Rapora ulaşmak için tıklayın.

2016: Mağdurların varoluşları hedefleniyor

“Nefret suçlarının diğer suçlardan en önemli farkı, mağdurların “varoluşlarını” hedeflemesidir. Varoluşun hedeflenmesi, açık veya örtük bir toplumsal arkaplana işaret etmektedir. Bu açıdan nefret suçları, önyargıların ve ayrımcılık ideolojilerinin tetiklediği “politik suçlar” olarak da sınıflandırılabilir. Hukuksal bir kategori olması nedeniyle, nefret suçu, ceza adaleti açısından doğrudan yasal mevzuata göre suç oluşturan bir fiil ile bağlantılandırılarak kategorize edilse de, nefret söylemi ile nefret suçunun toplumsal dinamikleri benzer, hatta çoğunlukla aynıdır.”

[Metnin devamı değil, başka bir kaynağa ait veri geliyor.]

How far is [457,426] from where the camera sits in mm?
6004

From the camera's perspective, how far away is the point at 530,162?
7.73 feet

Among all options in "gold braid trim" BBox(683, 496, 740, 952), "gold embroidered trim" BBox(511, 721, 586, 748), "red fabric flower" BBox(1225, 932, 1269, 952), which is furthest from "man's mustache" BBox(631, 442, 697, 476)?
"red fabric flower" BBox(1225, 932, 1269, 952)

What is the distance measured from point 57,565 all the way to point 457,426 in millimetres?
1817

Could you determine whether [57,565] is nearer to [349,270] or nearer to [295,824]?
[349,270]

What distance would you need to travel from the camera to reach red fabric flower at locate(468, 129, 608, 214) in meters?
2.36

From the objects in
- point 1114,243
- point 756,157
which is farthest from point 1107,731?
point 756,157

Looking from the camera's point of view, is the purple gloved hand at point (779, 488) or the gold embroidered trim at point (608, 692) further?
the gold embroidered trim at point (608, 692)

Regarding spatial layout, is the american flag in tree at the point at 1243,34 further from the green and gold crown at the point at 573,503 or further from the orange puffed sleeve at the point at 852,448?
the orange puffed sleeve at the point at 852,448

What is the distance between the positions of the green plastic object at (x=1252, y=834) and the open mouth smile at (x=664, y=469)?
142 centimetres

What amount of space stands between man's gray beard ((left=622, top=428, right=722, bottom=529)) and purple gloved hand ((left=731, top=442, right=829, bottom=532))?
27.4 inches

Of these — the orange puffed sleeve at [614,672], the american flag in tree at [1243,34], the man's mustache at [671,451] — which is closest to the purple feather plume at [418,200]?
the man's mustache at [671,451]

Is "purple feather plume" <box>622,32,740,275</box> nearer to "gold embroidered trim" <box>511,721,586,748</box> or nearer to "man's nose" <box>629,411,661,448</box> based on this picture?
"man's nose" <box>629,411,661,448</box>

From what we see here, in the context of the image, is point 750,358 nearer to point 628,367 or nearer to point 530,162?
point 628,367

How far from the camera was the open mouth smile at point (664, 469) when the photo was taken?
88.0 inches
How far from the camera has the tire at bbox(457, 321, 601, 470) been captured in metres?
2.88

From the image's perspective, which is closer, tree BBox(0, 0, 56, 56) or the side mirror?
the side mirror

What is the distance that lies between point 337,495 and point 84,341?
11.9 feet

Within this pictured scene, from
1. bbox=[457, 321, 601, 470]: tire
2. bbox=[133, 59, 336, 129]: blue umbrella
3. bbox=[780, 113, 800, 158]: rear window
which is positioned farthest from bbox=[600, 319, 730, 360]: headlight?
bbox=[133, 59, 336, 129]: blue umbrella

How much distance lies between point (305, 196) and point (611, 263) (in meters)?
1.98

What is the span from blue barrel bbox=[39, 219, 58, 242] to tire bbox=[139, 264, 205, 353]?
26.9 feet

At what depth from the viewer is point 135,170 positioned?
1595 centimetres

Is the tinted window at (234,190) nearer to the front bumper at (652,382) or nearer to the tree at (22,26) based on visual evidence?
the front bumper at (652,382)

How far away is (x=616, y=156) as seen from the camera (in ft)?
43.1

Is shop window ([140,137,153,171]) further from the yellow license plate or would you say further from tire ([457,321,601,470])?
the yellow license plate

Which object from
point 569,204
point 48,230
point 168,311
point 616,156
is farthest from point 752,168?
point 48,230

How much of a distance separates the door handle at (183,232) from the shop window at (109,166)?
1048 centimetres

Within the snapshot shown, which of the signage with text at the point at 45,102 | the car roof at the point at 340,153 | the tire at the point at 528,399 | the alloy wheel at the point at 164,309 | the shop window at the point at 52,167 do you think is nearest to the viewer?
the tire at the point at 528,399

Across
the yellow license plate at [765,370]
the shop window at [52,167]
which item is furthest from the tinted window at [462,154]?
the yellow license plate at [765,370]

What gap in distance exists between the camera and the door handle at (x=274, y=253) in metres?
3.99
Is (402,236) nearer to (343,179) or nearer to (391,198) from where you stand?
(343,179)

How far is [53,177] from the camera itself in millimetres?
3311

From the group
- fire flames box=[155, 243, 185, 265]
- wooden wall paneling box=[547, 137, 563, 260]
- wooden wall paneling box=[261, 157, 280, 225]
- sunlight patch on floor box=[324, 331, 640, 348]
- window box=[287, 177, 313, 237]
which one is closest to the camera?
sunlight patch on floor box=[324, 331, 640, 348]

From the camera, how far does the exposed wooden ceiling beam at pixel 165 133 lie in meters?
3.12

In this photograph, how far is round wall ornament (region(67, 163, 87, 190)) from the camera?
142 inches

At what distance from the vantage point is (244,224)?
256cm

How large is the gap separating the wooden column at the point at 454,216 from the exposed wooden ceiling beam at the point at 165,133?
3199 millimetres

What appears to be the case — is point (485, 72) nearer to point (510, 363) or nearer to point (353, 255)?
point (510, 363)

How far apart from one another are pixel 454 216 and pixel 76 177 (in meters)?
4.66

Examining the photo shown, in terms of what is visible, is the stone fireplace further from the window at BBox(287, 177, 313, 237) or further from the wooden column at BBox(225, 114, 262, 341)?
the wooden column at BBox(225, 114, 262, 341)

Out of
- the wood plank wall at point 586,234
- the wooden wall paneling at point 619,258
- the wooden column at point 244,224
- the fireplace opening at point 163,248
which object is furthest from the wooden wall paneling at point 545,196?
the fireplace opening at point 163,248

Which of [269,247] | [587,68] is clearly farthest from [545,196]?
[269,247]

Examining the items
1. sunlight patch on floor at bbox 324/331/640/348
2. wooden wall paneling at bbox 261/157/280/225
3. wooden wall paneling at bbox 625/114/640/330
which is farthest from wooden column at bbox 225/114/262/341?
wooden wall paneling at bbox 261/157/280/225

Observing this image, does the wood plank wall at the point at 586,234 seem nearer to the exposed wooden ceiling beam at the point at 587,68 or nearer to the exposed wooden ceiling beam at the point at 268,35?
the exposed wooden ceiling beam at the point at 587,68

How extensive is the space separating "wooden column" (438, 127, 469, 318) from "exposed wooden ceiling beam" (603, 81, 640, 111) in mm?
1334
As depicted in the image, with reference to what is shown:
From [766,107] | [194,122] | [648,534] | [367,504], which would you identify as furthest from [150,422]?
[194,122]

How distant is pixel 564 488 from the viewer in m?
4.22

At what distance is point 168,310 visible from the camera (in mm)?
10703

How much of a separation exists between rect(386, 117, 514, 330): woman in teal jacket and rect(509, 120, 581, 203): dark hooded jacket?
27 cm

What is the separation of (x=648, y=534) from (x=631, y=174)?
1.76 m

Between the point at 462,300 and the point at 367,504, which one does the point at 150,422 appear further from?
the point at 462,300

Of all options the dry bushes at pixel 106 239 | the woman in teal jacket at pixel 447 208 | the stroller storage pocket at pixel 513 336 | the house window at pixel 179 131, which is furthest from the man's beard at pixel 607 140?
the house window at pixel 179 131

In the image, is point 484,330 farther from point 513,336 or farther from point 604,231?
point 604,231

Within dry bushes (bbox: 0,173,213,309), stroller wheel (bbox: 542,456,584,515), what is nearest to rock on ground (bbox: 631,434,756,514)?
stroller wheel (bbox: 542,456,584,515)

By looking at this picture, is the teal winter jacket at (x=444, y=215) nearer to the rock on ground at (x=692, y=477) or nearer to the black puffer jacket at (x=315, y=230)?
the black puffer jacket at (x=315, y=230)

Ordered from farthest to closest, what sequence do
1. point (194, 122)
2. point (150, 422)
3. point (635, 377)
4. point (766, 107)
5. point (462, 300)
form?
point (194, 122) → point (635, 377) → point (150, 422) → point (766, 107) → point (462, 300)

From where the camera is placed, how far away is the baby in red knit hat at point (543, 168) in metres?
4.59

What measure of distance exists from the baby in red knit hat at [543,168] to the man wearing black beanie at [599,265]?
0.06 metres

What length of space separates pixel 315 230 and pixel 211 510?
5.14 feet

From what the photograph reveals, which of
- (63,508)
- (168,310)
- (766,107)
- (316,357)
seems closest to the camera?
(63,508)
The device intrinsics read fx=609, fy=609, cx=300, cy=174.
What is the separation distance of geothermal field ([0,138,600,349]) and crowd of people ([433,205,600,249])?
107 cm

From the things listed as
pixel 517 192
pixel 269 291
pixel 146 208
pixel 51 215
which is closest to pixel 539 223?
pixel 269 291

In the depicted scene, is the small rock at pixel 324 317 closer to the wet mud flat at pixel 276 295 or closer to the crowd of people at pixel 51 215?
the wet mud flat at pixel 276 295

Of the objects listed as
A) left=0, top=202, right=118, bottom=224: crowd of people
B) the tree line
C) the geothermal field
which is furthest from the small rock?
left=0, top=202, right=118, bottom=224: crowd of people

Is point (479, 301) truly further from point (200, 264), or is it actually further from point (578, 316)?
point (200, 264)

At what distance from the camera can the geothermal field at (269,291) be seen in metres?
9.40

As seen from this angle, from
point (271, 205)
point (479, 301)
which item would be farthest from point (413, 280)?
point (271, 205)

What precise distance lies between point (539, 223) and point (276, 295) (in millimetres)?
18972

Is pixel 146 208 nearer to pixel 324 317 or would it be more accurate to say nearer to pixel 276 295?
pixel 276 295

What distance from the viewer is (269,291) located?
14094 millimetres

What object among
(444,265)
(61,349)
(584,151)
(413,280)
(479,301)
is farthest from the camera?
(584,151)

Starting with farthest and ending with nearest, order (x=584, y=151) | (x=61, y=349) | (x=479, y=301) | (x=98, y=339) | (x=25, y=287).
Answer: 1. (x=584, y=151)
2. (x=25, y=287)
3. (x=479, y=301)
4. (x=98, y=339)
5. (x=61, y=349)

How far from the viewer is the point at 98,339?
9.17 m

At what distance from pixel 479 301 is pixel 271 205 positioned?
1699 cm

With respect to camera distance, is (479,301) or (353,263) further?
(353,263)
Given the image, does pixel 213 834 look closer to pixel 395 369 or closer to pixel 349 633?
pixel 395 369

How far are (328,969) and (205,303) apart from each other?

Rapora ulaşmak için tıklayın.

2017: Mağdurların deneyimlerini görünür kılmada geriye gidiş var

“Kaos GL’nin geçmiş yıllarda olduğu gibi bu yıl da tekrarlanan araştırmasının bulguları genel olarak değerlendirildiğinde ve nefret suçu mağdurlarının aktarımları incelendiğinde görülmektedir ki başlıca dinamiklerde herhangi bir olumluya doğru değişim yoktur. Aksine, özellikle mağdurların kendilerini ve deneyimlerini görünür kılmaları konusunda bir gerileme yaşanmaktadır. Bu sonuç, bir kez daha, nefret suçlarının, yöneldikleri grup ya da kişiler kadar, genel olarak toplumun bütün kesimlerini etkileyen politik ve zihniyet yapılarına işaret etmektedir. Tam da bu nedenle, nefret suçları kavramı, bir hukuki terim olmasının yanı sıra kişilerarası ilişkileri, gruplar arası ilişkileri, toplumsal bağları, paylaşılan değerleri ve toplumsal ideolojiler gibi pek çok olguyu doğrudan etkileyen bir kavram olarak aynı zamanda sosyal bilimlerin çalışma alanına girmektedir.”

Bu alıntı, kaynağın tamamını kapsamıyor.